*** Source passage Section Begins ***

The accounts did not disclose the repayment by Ascent Management of $30,000 on 19 July 2010 and $55,000 on 23 July 2010 to Ms Anthony to be held on behalf of the estate.
Ms Anthony had not rendered any accounts to the estate at the time the payments to the "Grosfeld Financial Services Trust" were said to have been made. Mr Grosfeld said that there was no such trust. The payments were made to an account in the name of Grosfeld Frawley & Associates. According to the only pages of that account that Mr Grosfeld tendered, that was a trading name for a business carried on by Mr Grosfeld and his wife.
I infer that the moneys totalling $85,040 withdrawn from the estate account and paid to Mr Grosfeld's "working account" were in turn paid to an account of Ascent Management. I draw that inference from the fact that the repayments in July 2010 are shown in the solicitor's trust account statement to have been received from Ascent Management.
In 2009 and 2010 Ascent Management was in financial difficulties. On 7 October 2010 the Deputy Commissioner of Taxation filed proceedings in the Federal Court for it to be wound up. The company was wound up in insolvency on 3 December 2010. Mr Grosfeld deposed that the causes of the failure of the company were a cash flow shortage in 2007, a reduction of income due to the global financial crisis and a refusal by the ATO to accept a payment plan to pay a tax debt in full over 2-3 years.
Mr Grosfeld deposed that his business was partly carried on through that company and partly by himself as a sole trader under the name Grosfeld Financial Services. He now carries on business as a sole trader.
The use of the estate's funds in this way was a serious breach of Mr Grosfeld's duties as executor. An executor is required to keep the estate's moneys separate from his or her own moneys, just as a trustee cannot mix trust funds with the trustee's own moneys. Counsel for Mr Grosfeld referred to clause 16.1(c) of the will which empowers an executor and trustee to invest and change investments as if he were beneficially entitled. That power does not authorise an executor to mix the estate's moneys with his own. I do not accept Mr Grosfeld's evidence that in doing so he was making a loan to himself on which he would pay interest. No such interest was paid.

*** Source passage Section Ends ***

◆ **What is being asked**: Extract from the judgment excerpt, word for word, the passage starting with "In 2009 and" and going on through "a sole trader.". Rely only on the judgment excerpt.

*** Records provided Section Begins ***

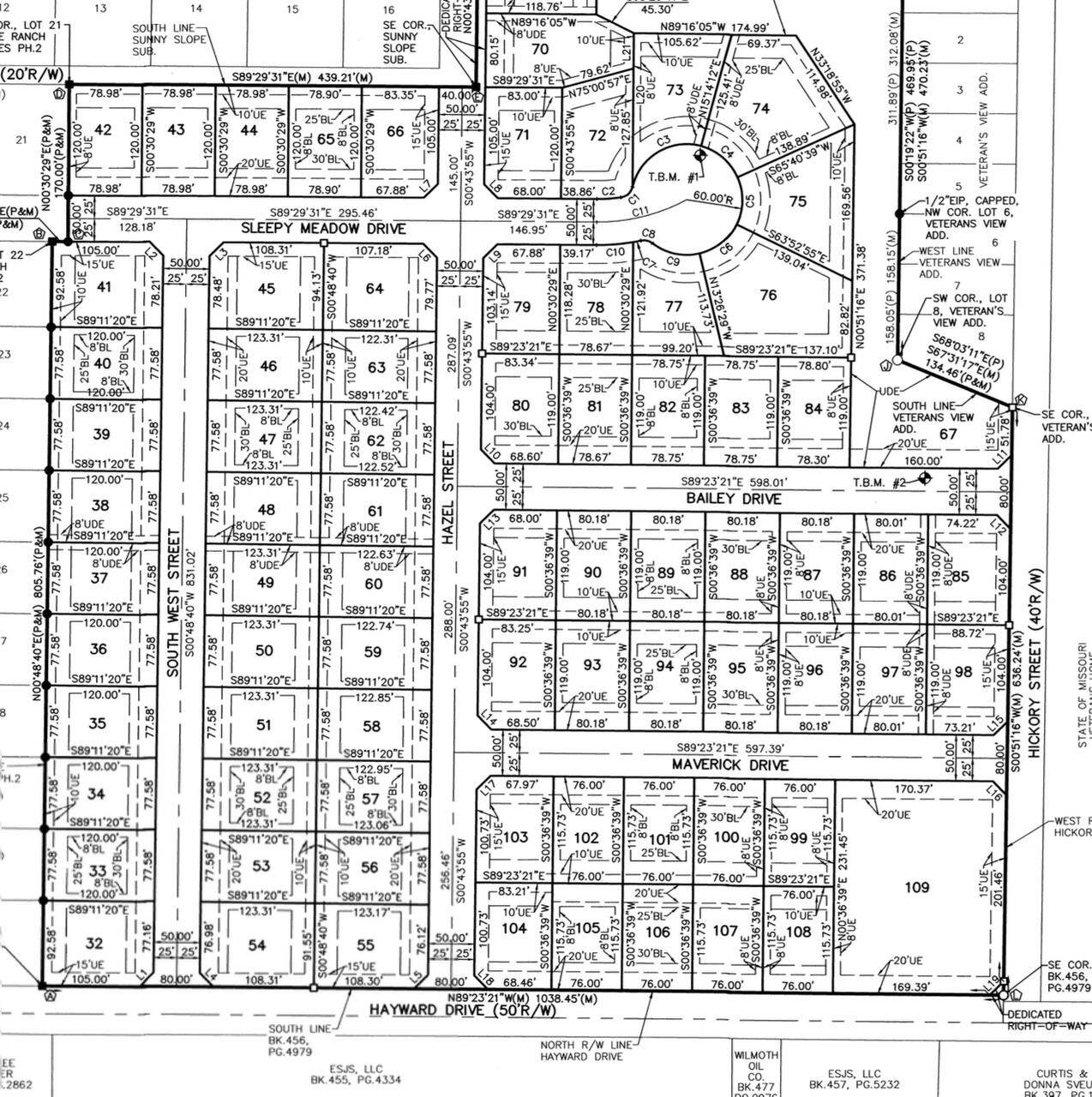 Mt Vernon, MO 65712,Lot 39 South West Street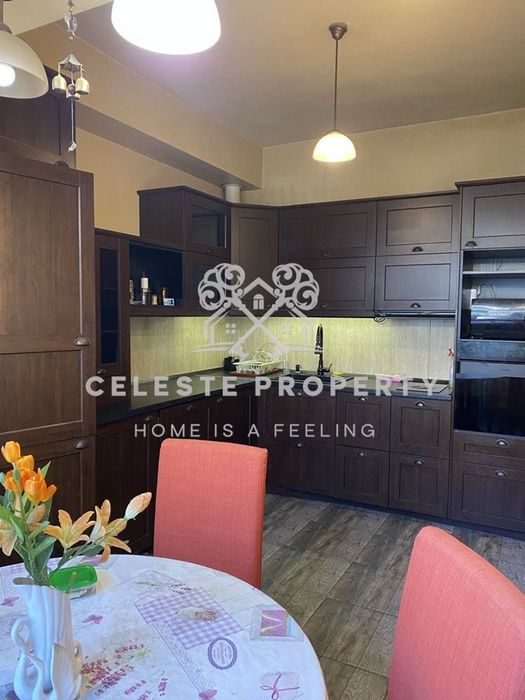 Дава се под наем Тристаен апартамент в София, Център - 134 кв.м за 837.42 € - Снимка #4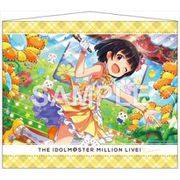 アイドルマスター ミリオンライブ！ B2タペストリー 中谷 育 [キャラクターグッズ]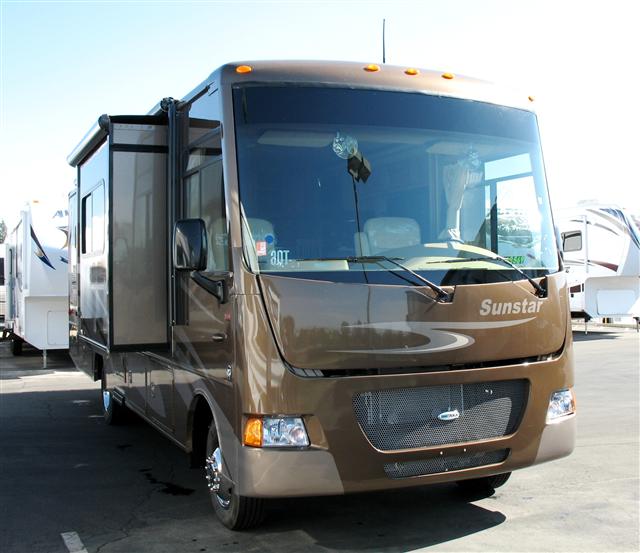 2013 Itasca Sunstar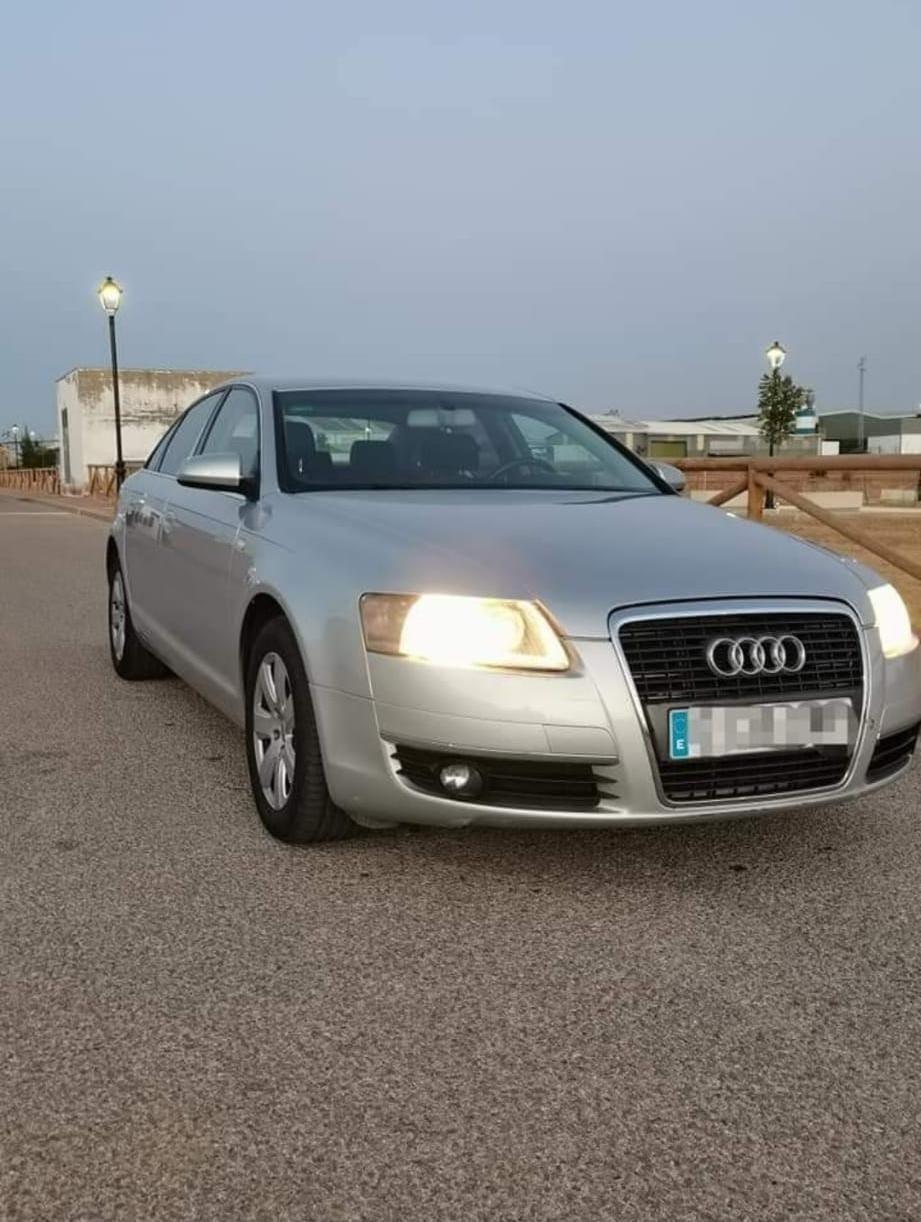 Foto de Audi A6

*** Records provided Section Ends ***
*** Records provided Section Begins ***

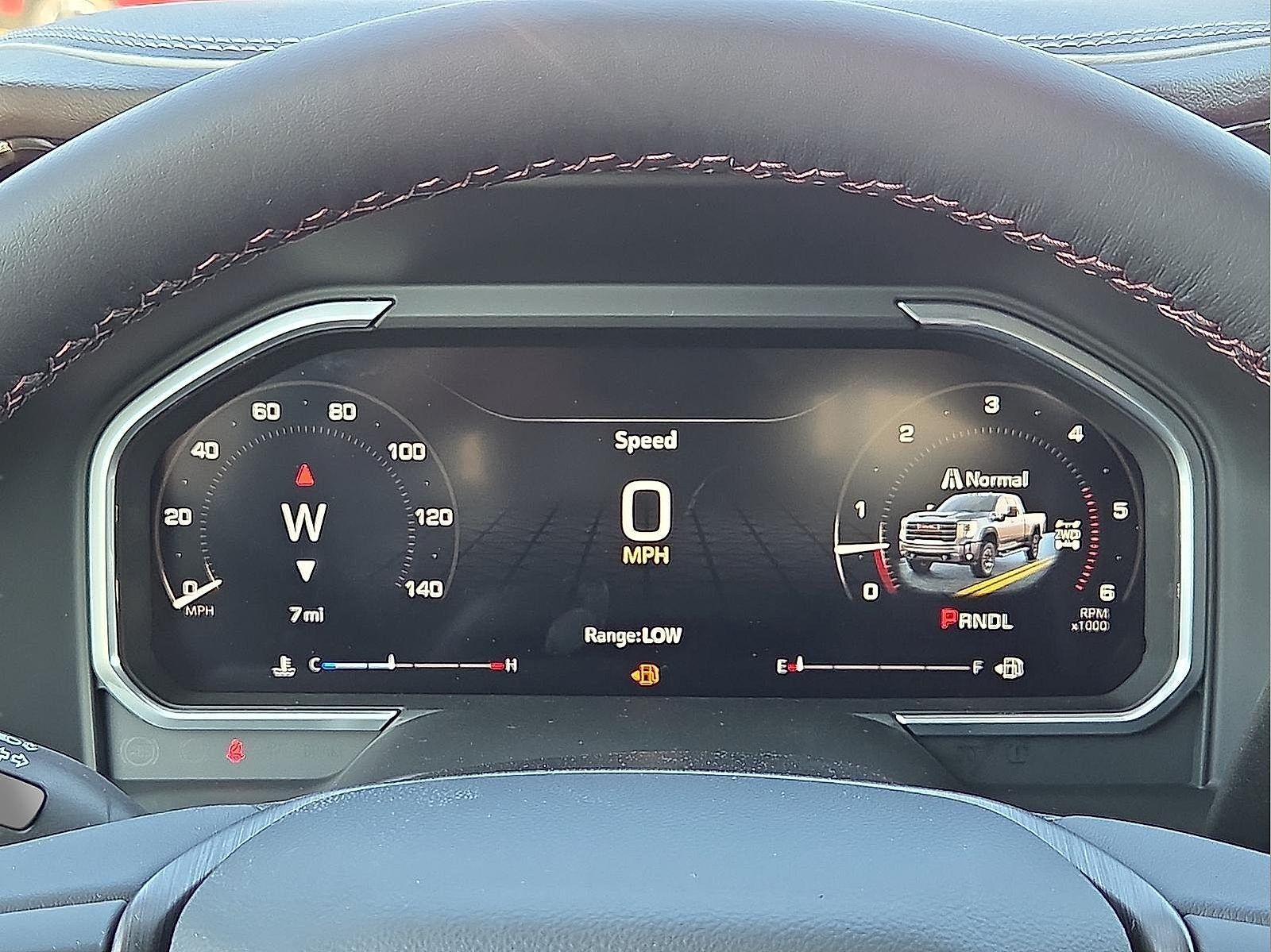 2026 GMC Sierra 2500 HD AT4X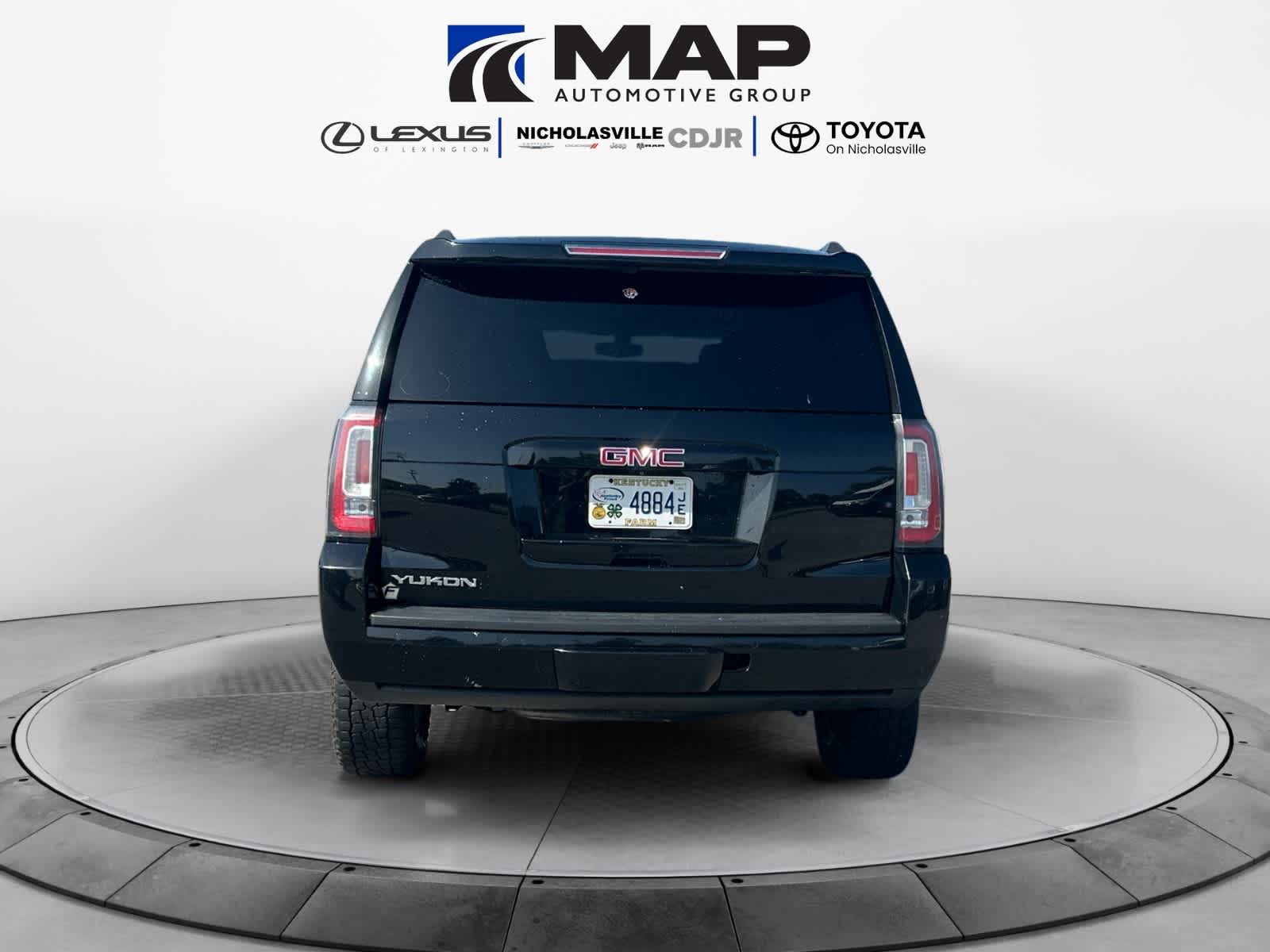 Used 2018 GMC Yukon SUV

*** Records provided Section Ends ***
*** Records provided Section Begins ***

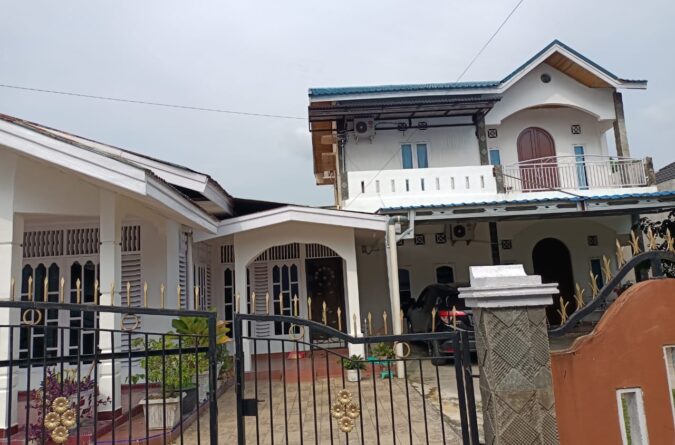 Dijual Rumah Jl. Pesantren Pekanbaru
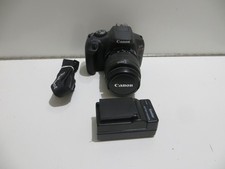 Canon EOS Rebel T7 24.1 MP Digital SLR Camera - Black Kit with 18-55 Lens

*** Records provided Section Ends ***

◆ **Exercise response**:
In 2009 and 2010 Ascent Management was in financial difficulties. On 7 October 2010 the Deputy Commissioner of Taxation filed proceedings in the Federal Court for it to be wound up. The company was wound up in insolvency on 3 December 2010. Mr Grosfeld deposed that the causes of the failure of the company were a cash flow shortage in 2007, a reduction of income due to the global financial crisis and a refusal by the ATO to accept a payment plan to pay a tax debt in full over 2-3 years.
Mr Grosfeld deposed that his business was partly carried on through that company and partly by himself as a sole trader under the name Grosfeld Financial Services. He now carries on business as a sole trader.